Cloudflare, a content delivery network, flagged World's landing page with a "suspected phishing" notice following the complaint. In correspondence shared by World on X, a Tools for Humanity representative claimed the site was "a fraudulent phishing site using the World brand designed to harvest user credentials through a fake email notification page." The company asked for takedown. Tools for Humanity cited "compromised personal information and potential financial loss" as concerns.

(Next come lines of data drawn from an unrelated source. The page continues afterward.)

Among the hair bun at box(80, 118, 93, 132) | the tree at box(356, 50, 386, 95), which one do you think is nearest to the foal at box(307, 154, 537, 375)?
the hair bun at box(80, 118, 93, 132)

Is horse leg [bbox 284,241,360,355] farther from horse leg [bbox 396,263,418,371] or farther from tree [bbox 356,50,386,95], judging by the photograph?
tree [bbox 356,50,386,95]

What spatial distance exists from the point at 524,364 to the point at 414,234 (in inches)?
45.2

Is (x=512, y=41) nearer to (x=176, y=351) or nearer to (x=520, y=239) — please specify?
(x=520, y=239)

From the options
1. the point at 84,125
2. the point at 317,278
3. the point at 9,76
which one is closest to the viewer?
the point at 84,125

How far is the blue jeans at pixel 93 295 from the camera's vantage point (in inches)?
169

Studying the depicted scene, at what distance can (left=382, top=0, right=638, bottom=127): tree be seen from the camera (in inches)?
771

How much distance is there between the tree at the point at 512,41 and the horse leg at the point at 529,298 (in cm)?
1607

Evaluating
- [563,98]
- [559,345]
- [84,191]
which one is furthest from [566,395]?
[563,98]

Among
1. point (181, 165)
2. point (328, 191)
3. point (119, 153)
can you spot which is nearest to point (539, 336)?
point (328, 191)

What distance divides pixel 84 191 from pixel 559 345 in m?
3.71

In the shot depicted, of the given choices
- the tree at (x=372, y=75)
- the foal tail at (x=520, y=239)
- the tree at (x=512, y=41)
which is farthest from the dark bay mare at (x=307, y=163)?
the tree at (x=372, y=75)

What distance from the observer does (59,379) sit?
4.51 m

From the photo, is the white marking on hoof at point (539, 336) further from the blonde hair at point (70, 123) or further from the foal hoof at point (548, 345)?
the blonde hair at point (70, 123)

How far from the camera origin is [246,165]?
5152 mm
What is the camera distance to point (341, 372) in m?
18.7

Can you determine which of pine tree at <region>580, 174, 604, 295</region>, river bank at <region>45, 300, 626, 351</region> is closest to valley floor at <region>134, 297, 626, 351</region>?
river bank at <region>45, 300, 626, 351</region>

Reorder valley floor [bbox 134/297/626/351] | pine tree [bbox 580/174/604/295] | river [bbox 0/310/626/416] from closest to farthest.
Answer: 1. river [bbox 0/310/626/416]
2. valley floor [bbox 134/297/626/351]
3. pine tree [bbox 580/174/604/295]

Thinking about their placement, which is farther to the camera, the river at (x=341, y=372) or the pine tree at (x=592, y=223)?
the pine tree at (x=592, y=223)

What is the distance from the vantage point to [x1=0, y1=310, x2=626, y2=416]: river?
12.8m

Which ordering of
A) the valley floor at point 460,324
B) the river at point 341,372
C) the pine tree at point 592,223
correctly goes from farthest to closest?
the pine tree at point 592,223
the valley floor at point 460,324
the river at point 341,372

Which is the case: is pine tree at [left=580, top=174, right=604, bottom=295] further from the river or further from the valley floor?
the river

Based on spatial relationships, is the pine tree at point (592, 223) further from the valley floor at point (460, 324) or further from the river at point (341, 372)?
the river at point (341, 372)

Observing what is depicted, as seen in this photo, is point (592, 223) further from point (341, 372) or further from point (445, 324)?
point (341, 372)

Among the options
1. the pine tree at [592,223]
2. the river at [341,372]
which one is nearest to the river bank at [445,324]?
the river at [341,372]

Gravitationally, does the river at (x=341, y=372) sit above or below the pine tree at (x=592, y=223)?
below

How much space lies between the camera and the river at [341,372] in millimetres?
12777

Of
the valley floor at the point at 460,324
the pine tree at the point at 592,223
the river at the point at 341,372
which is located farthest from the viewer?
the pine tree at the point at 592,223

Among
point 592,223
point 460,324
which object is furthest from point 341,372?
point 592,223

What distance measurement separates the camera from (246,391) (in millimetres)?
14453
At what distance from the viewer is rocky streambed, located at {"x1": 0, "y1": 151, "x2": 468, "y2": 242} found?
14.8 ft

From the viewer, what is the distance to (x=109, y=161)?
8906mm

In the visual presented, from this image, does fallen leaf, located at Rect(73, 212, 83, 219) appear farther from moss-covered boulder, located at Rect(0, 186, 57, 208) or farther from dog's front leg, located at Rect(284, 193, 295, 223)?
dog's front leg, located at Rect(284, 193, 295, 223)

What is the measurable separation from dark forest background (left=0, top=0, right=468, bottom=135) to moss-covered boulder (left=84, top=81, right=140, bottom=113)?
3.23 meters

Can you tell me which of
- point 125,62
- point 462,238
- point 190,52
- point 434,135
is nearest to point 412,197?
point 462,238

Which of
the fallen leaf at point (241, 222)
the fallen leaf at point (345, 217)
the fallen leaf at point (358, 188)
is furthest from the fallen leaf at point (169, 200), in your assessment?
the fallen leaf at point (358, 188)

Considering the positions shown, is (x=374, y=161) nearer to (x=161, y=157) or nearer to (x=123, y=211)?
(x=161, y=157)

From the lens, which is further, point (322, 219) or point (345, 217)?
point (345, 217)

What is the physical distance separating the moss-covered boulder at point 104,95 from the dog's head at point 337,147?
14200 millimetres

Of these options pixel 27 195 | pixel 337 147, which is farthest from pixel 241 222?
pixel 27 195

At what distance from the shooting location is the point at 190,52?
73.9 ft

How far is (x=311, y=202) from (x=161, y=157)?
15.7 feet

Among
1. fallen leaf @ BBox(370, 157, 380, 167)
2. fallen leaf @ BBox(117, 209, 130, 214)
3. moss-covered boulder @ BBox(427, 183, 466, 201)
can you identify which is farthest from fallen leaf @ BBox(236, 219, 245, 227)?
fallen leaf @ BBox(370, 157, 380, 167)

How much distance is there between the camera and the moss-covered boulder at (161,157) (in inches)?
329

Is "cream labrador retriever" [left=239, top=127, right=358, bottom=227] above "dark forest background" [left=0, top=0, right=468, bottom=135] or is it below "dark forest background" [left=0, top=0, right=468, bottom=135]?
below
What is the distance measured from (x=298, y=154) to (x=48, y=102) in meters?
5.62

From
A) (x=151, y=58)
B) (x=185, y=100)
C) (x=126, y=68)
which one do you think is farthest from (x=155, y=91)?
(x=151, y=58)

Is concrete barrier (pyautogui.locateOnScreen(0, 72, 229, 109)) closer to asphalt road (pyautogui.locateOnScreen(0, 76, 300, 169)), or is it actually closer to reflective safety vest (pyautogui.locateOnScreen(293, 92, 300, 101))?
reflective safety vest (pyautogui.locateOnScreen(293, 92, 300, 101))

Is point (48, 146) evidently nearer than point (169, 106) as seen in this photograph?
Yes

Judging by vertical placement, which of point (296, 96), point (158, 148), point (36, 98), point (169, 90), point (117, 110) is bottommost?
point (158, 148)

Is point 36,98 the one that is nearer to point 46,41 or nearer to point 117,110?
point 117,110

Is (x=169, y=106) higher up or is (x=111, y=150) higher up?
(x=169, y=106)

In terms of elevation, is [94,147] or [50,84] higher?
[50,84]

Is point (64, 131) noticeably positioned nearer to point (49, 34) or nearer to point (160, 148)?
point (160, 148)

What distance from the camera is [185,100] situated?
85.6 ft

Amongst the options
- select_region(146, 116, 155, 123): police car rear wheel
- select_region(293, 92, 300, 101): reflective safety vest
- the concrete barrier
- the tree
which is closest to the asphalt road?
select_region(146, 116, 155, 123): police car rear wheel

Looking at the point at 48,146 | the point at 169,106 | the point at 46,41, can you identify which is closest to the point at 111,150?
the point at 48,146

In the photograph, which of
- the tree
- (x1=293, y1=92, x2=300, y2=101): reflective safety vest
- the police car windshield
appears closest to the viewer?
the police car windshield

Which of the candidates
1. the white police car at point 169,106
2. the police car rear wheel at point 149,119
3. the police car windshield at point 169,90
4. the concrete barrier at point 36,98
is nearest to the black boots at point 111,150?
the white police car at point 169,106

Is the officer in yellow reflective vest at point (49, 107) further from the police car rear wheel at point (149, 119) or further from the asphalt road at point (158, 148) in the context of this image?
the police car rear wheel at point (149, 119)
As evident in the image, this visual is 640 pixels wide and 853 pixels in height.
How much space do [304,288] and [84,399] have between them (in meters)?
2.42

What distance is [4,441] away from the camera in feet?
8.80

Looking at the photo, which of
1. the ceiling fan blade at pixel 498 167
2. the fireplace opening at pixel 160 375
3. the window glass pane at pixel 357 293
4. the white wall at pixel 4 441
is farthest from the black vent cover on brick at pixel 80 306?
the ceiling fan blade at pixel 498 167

World's response has been dismissive. The team posted on X: "the world is big enough for both of us," and added a note: "sorry we mogged you so badly that Cloudflare had to step in." A follow-up read, "you're not scanning my eyeballs freak." The tone suggests World views the complaint as competitive posturing rather than a legitimate security incident.

What remains unconfirmed

Cloudflare's warning does not indicate whether the platform conducted independent verification of the phishing claim or processed the complaint as a standard takedown request. The "suspected" language suggests preliminary status. Neither World nor Tools for Humanity has provided technical evidence—such as logs, screenshots of the alleged credential-harvesting mechanism, or proof of user compromise—to support or refute the allegation.

The timing sits against Cloudflare's recent announcement of x402, a new monetization system for CDN-protected assets including web pages and APIs. Whether that infrastructure change influenced the handling of this complaint is not documented.

Protos has reached out to Tools for Humanity and Cloudflare for clarification and will update if either responds.

The competitive backdrop

World Network, best known for its controversial iris-scanning "World orbs," is associated with Sam Altman's broader identity and payments ambitions. The newer World prediction market carries enough brand overlap to create legitimate confusion—though whether that confusion was deliberate or coincidental is the core dispute.

World Network's WLD token has declined 98% from its highs amid legal pressure and broader scrutiny of Altman's portfolio. The brand-name collision may compound reputational friction between the two projects, but the complaint itself hinges on whether World's actual behavior matches the phishing allegations.